> PROMPT: Every line of the material is to be quoted verbatim, minus the pictures.

(Excerpts from a spatial dataset)
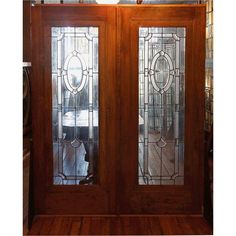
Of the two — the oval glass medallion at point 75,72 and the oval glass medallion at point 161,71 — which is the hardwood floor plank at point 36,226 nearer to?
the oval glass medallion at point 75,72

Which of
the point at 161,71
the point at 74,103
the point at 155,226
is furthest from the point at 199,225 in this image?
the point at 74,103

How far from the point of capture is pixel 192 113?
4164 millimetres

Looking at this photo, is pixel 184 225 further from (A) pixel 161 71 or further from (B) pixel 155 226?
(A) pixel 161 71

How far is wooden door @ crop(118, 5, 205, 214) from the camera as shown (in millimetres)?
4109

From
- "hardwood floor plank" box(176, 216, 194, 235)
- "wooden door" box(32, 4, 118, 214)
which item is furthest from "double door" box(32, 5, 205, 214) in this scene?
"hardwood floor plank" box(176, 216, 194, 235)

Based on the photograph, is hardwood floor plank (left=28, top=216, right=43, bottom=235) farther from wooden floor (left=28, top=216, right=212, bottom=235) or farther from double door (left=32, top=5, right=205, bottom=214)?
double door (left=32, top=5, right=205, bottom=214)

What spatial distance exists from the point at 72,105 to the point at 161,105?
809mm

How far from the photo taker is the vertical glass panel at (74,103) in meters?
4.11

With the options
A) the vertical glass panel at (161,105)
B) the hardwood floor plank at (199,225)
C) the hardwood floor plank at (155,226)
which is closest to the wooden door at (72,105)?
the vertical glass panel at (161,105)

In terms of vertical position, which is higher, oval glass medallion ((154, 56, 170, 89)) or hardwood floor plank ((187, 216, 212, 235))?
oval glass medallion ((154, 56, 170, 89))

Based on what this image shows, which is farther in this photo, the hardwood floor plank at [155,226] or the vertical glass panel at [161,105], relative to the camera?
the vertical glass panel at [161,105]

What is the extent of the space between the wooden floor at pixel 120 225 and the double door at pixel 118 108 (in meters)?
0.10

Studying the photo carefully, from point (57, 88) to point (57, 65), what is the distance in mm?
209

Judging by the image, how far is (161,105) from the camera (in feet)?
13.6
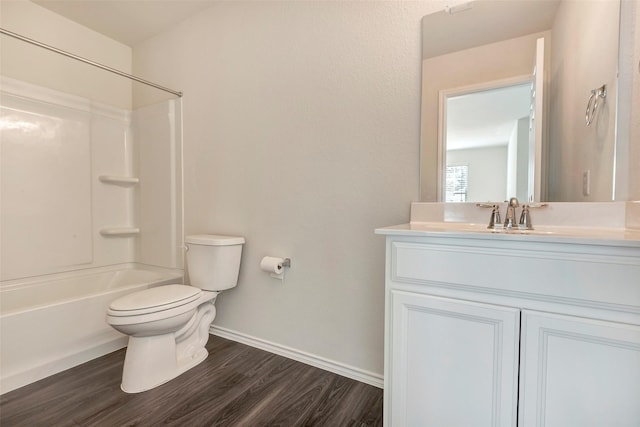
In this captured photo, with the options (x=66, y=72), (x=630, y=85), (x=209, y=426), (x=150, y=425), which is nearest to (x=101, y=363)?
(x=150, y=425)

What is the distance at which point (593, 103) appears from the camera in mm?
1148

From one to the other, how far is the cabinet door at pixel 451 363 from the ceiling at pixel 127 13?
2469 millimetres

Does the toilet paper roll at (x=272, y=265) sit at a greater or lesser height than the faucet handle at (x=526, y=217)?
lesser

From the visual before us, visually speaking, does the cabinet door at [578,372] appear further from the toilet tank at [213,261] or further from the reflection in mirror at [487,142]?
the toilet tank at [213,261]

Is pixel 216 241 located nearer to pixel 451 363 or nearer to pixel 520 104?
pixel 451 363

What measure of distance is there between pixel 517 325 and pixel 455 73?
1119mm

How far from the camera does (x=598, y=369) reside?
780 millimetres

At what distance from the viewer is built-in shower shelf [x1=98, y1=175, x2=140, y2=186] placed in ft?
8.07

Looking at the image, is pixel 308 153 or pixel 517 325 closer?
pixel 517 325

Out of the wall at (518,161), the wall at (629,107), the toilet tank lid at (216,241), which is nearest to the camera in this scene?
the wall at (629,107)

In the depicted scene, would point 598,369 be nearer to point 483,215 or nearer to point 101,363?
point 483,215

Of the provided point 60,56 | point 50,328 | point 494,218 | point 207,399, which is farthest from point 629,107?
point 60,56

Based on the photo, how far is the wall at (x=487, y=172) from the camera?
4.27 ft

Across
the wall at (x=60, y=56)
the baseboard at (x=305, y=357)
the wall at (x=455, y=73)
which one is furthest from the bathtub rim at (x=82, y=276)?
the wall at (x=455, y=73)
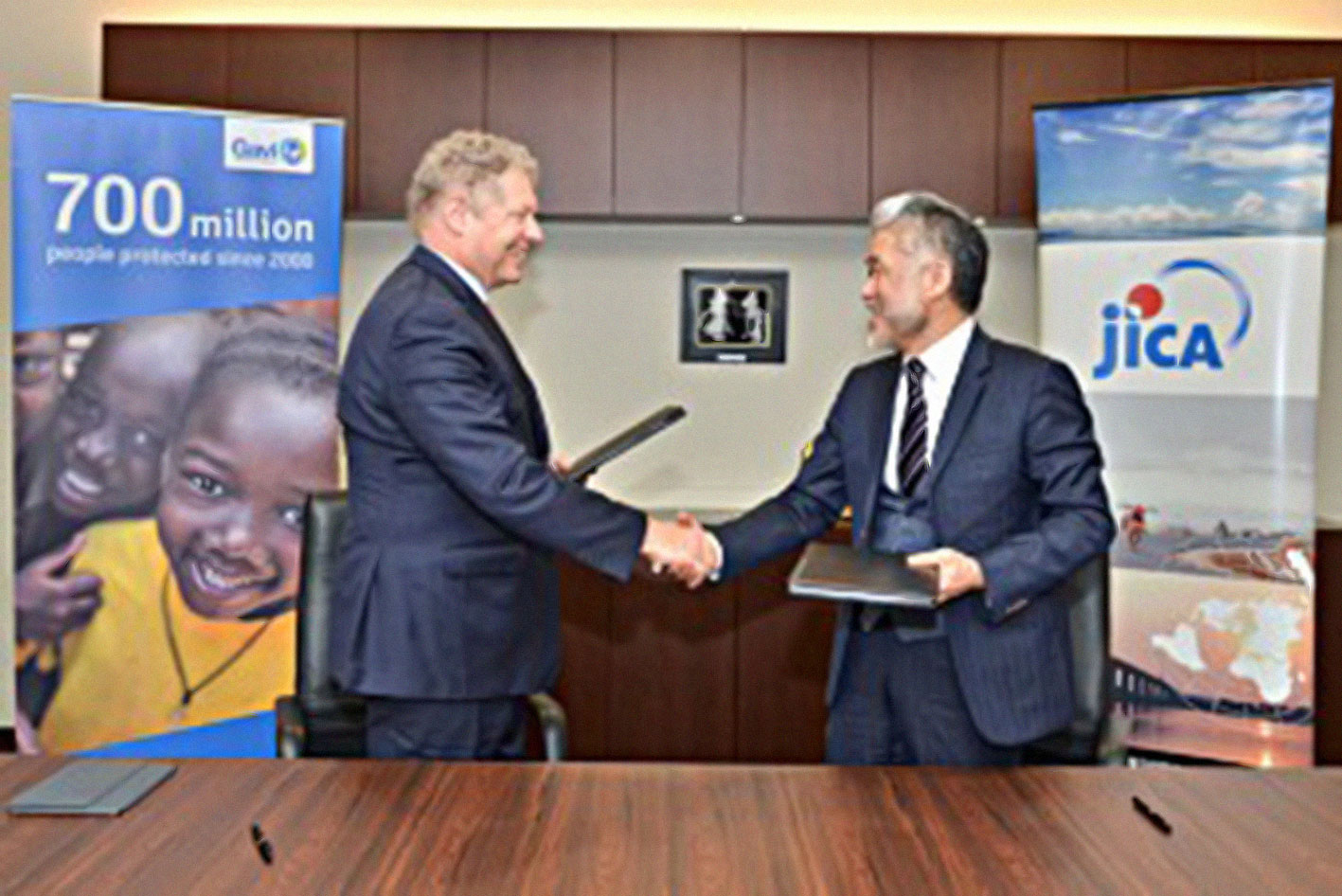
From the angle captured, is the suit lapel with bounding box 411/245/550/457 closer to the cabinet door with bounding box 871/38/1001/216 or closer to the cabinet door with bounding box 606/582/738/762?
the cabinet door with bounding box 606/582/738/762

> RESULT OF THIS EXERCISE:
Of the two — the oval glass medallion at point 75,72 and the oval glass medallion at point 161,71 — which is the hardwood floor plank at point 36,226 nearer to?
the oval glass medallion at point 75,72

Which of
the point at 161,71
the point at 74,103
the point at 155,226
is furthest from the point at 199,225 in this image?
the point at 74,103

How far from the point of capture is pixel 192 113?
4164 millimetres

Looking at this photo, is pixel 184 225 further from (A) pixel 161 71 or further from (B) pixel 155 226?
(A) pixel 161 71

How far is wooden door @ crop(118, 5, 205, 214) from the camera as shown (in millimetres)?
4109

From
- "hardwood floor plank" box(176, 216, 194, 235)
- "wooden door" box(32, 4, 118, 214)
which item is furthest from "double door" box(32, 5, 205, 214) in this scene?
"hardwood floor plank" box(176, 216, 194, 235)

Based on the photograph, is hardwood floor plank (left=28, top=216, right=43, bottom=235) farther from wooden floor (left=28, top=216, right=212, bottom=235) or farther from double door (left=32, top=5, right=205, bottom=214)?
double door (left=32, top=5, right=205, bottom=214)

What spatial distance exists from the point at 72,105 to the point at 161,105?
809mm

How far from the photo taker is the vertical glass panel at (74,103) in meters?
4.11

With the options
A) the vertical glass panel at (161,105)
B) the hardwood floor plank at (199,225)
C) the hardwood floor plank at (155,226)
which is closest to the wooden door at (72,105)?
the vertical glass panel at (161,105)

In terms of vertical position, which is higher, oval glass medallion ((154, 56, 170, 89)) or hardwood floor plank ((187, 216, 212, 235))?
oval glass medallion ((154, 56, 170, 89))

Based on what this image shows, which is farther in this photo, the hardwood floor plank at [155,226] or the vertical glass panel at [161,105], relative to the camera?
the vertical glass panel at [161,105]

What is the extent of the space between the wooden floor at pixel 120 225 and the double door at pixel 118 108 (in meters)?
0.10

Studying the photo carefully, from point (57, 88) to point (57, 65), what is the distance in mm?
209

Judging by the image, how far is (161,105) from the camera (in feet)?
13.6
In this captured photo, with the options (x=66, y=72), (x=630, y=85), (x=209, y=426), (x=150, y=425), which is nearest to (x=101, y=363)?
(x=150, y=425)

What is the distance at which point (593, 103) appears from the camera in mm?
1148

From one to the other, how far is the cabinet door at pixel 451 363 from the ceiling at pixel 127 13?
2469 millimetres

Does the toilet paper roll at (x=272, y=265) sit at a greater or lesser height than the faucet handle at (x=526, y=217)?
lesser

From the visual before us, visually speaking, does the cabinet door at [578,372] appear further from the toilet tank at [213,261] or further from the reflection in mirror at [487,142]?
the toilet tank at [213,261]

Is pixel 216 241 located nearer to pixel 451 363 or nearer to pixel 520 104?
pixel 451 363

What measure of distance is there between pixel 517 325 and pixel 455 73?
1119mm

How far from the camera does (x=598, y=369) reside?
780 millimetres

At what distance from the viewer is built-in shower shelf [x1=98, y1=175, x2=140, y2=186] placed in ft?
8.07

Looking at the image, is pixel 308 153 or pixel 517 325 closer?
pixel 517 325

Out of the wall at (518,161), the wall at (629,107), the toilet tank lid at (216,241), which is nearest to the camera in this scene?
the wall at (629,107)

In the depicted scene, would point 598,369 be nearer to point 483,215 or nearer to point 101,363?
point 483,215

Of the provided point 60,56 | point 50,328 | point 494,218 | point 207,399, which is farthest from point 629,107?
point 60,56

Based on the photo, how far is the wall at (x=487, y=172) from the camera?
4.27 ft

Across
the wall at (x=60, y=56)
the baseboard at (x=305, y=357)
the wall at (x=455, y=73)
which one is furthest from the bathtub rim at (x=82, y=276)?
the wall at (x=455, y=73)
From the angle captured, is the suit lapel with bounding box 411/245/550/457 closer to the cabinet door with bounding box 871/38/1001/216 or closer to the cabinet door with bounding box 606/582/738/762?
the cabinet door with bounding box 606/582/738/762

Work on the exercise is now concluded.